* **Information shown**
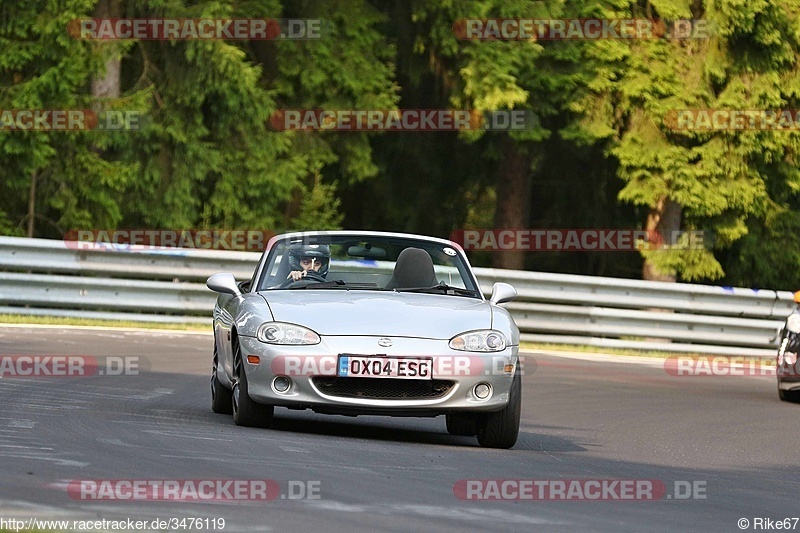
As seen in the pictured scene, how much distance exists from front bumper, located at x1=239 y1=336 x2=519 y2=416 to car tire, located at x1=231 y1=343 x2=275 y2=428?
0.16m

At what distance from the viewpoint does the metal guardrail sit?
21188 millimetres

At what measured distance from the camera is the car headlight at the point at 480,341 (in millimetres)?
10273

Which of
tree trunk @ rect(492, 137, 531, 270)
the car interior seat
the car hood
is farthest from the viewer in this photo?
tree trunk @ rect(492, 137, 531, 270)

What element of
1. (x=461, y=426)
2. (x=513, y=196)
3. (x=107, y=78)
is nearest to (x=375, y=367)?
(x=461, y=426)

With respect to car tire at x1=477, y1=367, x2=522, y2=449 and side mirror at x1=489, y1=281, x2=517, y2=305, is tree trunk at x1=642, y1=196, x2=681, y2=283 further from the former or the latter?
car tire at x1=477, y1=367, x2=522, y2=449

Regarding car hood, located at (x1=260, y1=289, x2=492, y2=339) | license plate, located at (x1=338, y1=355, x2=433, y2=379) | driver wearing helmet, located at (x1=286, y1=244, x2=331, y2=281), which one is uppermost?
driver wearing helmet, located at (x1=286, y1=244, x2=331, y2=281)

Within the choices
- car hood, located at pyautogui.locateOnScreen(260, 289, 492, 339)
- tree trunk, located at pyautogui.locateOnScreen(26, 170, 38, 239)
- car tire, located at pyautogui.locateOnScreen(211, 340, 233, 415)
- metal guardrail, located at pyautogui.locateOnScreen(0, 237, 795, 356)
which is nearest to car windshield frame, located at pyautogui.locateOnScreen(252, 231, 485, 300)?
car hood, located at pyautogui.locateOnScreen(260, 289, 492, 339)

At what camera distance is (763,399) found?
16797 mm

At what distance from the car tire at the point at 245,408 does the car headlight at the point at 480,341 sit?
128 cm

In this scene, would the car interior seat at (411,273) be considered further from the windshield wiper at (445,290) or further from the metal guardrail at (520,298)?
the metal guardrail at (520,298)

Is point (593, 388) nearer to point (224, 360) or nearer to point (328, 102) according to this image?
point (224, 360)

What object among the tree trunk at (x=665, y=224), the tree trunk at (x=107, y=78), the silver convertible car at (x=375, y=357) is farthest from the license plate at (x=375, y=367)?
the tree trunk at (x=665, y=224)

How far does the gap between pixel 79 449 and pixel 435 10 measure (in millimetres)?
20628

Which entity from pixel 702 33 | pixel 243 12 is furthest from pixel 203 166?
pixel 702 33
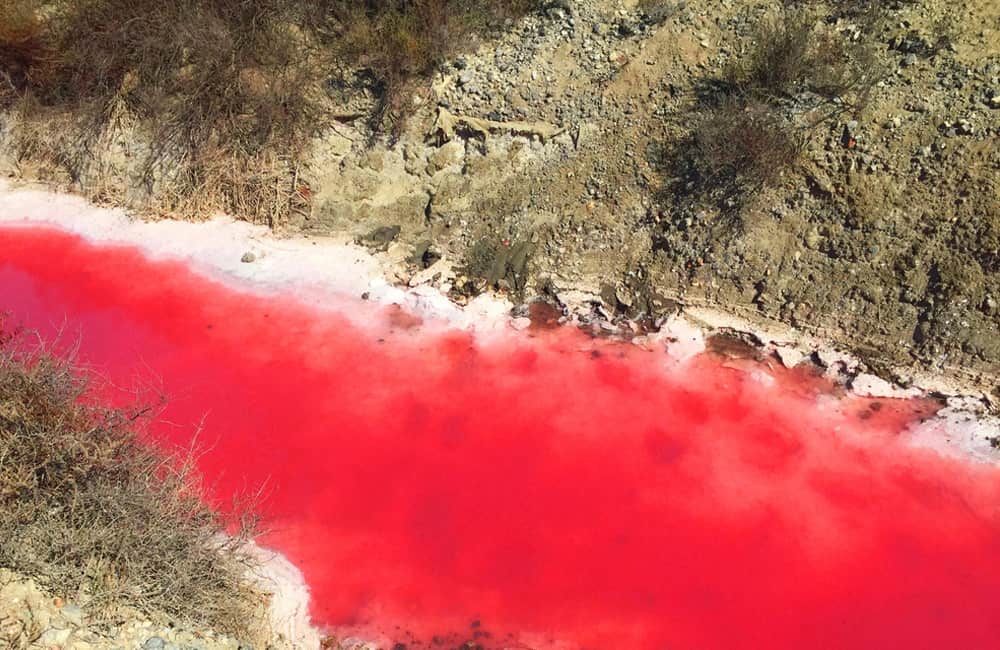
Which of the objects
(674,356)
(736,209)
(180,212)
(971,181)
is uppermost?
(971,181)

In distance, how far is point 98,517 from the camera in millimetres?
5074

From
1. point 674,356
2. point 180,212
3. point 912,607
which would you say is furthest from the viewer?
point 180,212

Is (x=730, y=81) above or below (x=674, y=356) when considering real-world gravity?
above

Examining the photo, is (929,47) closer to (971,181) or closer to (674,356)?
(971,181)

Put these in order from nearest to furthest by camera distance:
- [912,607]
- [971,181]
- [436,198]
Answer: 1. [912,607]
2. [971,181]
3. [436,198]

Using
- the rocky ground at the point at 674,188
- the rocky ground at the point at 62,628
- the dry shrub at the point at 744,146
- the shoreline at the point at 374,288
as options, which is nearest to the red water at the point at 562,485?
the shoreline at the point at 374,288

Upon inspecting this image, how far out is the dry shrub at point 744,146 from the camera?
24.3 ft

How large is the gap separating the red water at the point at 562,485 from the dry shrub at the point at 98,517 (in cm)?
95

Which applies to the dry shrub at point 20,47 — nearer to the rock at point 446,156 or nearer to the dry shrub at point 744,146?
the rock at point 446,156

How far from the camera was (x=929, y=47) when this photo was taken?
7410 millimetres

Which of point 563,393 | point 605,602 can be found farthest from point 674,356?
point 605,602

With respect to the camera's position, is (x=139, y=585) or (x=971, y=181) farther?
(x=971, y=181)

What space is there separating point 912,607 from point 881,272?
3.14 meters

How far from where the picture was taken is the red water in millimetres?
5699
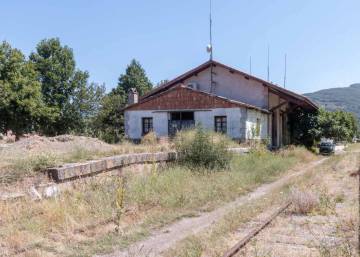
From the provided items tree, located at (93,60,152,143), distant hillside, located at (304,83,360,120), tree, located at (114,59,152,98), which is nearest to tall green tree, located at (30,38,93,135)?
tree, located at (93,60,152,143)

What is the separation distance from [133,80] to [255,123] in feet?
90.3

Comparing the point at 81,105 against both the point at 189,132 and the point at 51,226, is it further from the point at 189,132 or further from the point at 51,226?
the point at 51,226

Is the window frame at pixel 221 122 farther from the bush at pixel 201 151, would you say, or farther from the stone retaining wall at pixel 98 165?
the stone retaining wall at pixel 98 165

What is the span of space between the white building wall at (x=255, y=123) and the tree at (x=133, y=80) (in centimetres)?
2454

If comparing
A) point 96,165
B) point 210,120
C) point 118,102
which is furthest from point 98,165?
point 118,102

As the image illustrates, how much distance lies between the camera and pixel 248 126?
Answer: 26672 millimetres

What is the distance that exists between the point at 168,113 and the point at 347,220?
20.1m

* **Exercise directions**
Arrange the stretch of the records from the line containing "In distance, how" through the line containing "3. [436,198]" as a Markdown table with the columns Row and Line text. Give each line its own numbered row and omit blank lines.

* **Exercise solution**
| Row | Line text |
|---|---|
| 1 | In distance, how far is point 98,517 from the camera in millimetres? |
| 2 | 5074 |
| 3 | From |
| 4 | 1. point 674,356 |
| 5 | 2. point 180,212 |
| 6 | 3. point 912,607 |
| 7 | which would you say is furthest from the viewer? |
| 8 | point 180,212 |
| 9 | Is (x=730, y=81) above or below (x=674, y=356) when considering real-world gravity? |
| 10 | above |
| 11 | Examining the photo, is (929,47) closer to (971,181) or closer to (674,356)? |
| 12 | (971,181) |
| 13 | Put these in order from nearest to furthest by camera distance: |
| 14 | - [912,607] |
| 15 | - [971,181] |
| 16 | - [436,198] |
| 17 | Answer: 1. [912,607] |
| 18 | 2. [971,181] |
| 19 | 3. [436,198] |